▸ **TEXTE SOURCE**
•••••

Les ateliers sont rarement des lieux de fine gastronomie, sauf ceux de Joël Robuchon-bien-sûr (attention, référence télévisuelle). Situé rue de Montalembert dans le quartier miséreux du septième arrondissement parisien, à 50 mètres du Gaya de Pierre Gagnaire, cet atelier robuchonesque, monoétoilé du Michelin [1], joue la carte de la désinvolture : pas de réservation possible sauf pour le premier service (18h30 !), pas de carte en anglais (pour un restaurant dont la moitié de la clientèle doit être non francophone c'est plutôt gonflé), des tabourets en guise de chaise, une salle agencée autour de la cuisine, rendant de fait impossible toute discussion à plus de 3 ou 4 personnes ...
Mais quand on y vient à deux, et surtout pour apprécier la cuisine, è perfetto. Enfin ça devrait. D'ailleurs, à table !

•••••

[Fiches de questions sur des scènes]
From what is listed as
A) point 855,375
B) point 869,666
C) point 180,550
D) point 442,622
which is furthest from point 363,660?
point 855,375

•••••

▸ **À FAIRE**
[A] Répondez à ces questions sur le texte consacré à l'atelier de Joël Robuchon :
(i) Dans quelle rue se trouve l'atelier ?
(ii) À quelle heure a lieu le premier service, le seul qu'on puisse réserver ?
(iii) À combien de personnes faut-il y venir pour que ce soit « perfetto » ?
[B] Poursuivez le texte sur l'atelier de Joël Robuchon après sa dernière phrase.

▸ **RÉPONSES PAR CONSIGNE**
[A]
(i) Rue de Montalembert.
(ii) À 18h30.
(iii) À deux.

[B]
  • crabe royal aux fines lamelles de raves épicées. Présenté sous forme de deux petites bouchées (les cinq premiers plats sont servis en portions de dégustation), le crabe domine, on perçoit la présence de l'estragon, c'est très goûteux, frais. Miam.
  • asperge verte en velouté, comme un cappuccino. Le velouté est présenté dans un bol, chaud, très crémeux, décoré d'une pointe d'asperge croquante et de feuilles que je n'arrive pas à identifier. Le serveur me répond "oseille", ça me laisse perplexe et ne ressemble pas du tout à l'oseille que je connais. En tout cas elles apportent avec un temps de retard une agréable touche acidulée. Encore meilleur que la soupe de maman, si tant est que ce soit possible (maman, si tu me lis ...).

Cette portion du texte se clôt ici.